**DATA TO PROCESS**

────

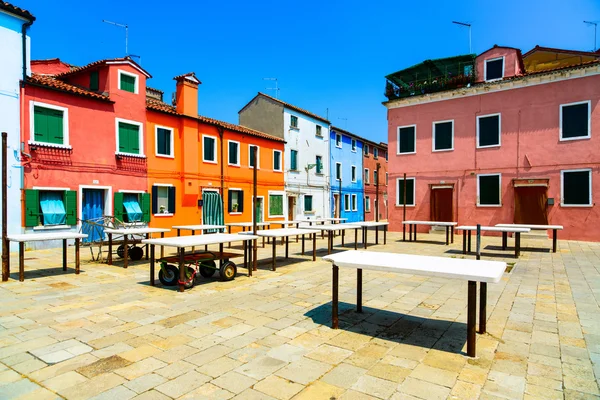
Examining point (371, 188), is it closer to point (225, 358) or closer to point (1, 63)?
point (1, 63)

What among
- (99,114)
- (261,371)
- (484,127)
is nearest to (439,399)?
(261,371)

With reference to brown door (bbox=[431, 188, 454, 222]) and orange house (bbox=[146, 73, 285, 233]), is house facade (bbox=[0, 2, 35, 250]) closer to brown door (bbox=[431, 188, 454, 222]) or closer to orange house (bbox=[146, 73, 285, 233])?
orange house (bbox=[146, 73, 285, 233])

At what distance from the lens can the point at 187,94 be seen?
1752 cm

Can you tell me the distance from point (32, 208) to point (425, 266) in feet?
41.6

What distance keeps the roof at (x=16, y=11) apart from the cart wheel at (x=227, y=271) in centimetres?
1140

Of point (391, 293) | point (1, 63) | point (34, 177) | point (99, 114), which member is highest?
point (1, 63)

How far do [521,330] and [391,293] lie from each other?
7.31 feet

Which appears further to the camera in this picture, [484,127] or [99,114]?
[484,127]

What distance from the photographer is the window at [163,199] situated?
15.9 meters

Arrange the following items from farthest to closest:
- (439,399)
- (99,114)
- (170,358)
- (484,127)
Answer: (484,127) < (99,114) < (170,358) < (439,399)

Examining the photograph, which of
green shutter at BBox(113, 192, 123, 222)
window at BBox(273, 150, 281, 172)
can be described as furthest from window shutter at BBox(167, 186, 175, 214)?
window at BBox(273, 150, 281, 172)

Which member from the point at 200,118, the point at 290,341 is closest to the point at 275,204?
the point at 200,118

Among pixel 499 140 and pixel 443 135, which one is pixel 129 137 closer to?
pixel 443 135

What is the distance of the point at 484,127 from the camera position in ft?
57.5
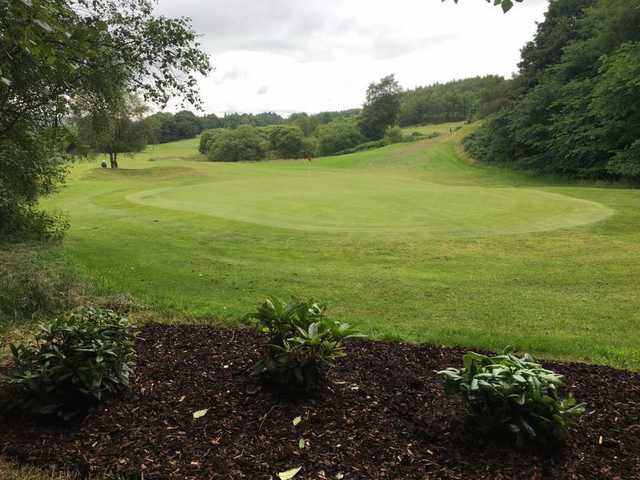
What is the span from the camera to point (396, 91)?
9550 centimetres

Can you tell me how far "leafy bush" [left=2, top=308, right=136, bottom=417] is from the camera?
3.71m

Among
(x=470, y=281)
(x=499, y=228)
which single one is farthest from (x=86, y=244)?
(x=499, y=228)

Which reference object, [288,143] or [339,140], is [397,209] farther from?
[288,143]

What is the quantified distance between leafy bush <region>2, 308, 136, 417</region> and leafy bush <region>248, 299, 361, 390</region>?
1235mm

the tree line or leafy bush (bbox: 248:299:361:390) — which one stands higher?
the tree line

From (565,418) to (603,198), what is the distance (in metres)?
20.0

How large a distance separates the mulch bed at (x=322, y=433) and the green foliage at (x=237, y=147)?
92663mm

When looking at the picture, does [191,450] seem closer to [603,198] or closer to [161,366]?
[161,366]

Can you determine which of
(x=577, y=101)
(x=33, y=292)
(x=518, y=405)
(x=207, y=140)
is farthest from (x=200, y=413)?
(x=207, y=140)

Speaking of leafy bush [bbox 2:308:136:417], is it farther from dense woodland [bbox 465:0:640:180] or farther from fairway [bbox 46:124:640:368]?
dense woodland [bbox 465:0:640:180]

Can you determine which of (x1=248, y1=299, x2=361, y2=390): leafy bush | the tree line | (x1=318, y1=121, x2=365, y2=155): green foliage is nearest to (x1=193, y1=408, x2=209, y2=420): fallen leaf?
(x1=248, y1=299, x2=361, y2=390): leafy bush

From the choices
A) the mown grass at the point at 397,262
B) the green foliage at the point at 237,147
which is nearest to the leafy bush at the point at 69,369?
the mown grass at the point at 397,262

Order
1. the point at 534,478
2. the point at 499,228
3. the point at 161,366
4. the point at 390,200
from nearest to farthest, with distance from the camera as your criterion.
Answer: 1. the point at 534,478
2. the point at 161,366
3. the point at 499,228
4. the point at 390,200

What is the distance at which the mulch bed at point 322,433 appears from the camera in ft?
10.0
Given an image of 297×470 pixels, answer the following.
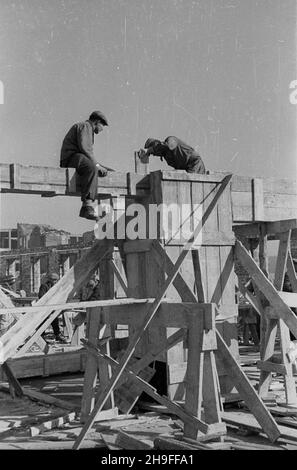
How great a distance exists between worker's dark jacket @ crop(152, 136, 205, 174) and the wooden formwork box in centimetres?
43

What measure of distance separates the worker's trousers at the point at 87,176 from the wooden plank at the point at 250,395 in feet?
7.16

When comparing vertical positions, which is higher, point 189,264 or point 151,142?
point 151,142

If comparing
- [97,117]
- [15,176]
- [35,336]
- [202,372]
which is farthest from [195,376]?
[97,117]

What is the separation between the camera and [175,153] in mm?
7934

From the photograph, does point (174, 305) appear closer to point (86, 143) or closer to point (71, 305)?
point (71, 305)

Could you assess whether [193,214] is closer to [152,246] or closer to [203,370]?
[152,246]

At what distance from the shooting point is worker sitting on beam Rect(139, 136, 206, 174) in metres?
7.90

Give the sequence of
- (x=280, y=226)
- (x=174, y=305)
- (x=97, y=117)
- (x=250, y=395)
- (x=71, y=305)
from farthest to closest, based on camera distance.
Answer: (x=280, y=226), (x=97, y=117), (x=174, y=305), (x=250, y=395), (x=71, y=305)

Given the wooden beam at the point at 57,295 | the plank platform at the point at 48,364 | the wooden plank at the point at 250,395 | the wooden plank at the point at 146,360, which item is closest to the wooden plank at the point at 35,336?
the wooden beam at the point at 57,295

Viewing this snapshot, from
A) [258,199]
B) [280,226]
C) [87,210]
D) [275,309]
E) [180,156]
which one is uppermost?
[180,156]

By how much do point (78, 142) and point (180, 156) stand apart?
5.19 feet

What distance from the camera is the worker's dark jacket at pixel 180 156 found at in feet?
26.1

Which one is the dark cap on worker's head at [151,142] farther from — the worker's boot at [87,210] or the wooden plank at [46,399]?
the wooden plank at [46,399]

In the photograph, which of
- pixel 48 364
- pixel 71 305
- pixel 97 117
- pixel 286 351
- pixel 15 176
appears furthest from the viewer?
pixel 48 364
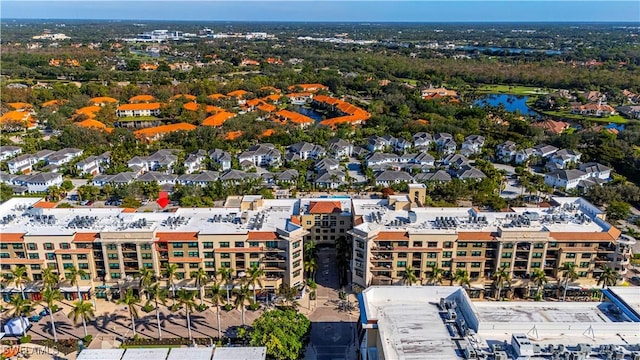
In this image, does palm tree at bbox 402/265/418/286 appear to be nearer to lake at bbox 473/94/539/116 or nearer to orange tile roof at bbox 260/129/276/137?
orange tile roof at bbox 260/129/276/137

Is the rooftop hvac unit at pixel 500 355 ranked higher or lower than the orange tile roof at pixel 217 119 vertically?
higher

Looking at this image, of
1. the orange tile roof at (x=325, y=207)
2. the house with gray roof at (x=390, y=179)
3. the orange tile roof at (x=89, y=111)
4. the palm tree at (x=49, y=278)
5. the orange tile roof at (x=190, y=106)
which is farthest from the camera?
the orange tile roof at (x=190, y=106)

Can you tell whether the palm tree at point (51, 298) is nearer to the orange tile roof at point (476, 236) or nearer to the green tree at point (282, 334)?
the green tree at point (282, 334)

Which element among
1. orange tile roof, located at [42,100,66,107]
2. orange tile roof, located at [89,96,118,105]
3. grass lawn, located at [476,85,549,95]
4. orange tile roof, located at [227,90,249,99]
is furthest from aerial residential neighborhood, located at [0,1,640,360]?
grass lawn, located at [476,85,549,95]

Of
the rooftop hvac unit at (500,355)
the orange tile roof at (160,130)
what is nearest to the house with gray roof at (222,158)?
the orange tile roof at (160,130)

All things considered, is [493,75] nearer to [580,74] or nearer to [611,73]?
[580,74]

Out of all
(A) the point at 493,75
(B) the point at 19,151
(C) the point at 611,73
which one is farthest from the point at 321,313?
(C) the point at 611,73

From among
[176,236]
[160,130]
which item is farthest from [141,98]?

────

**WRITTEN EXERCISE**
Please convert the records into a Markdown table with columns Number and Entry, starting at the line that contains "How far do [521,330]" and ending after the line that contains "Answer: (484,127) <". Number the rows in order, put each line in the Entry column, and skip blank lines.

**EXERCISE SOLUTION**
| Number | Entry |
|---|---|
| 1 | How far do [521,330] and [391,293] lie from each other? |
| 2 | 7.31 feet |
| 3 | Which appears further to the camera in this picture, [484,127] or [99,114]? |
| 4 | [484,127] |
| 5 | What distance from the photographer is the window at [163,199] situated? |
| 6 | 15.9 meters |
| 7 | Arrange the following items from farthest to closest: |
| 8 | - (439,399) |
| 9 | - (99,114) |
| 10 | - (170,358) |
| 11 | - (484,127) |
| 12 | Answer: (484,127) < (99,114) < (170,358) < (439,399) |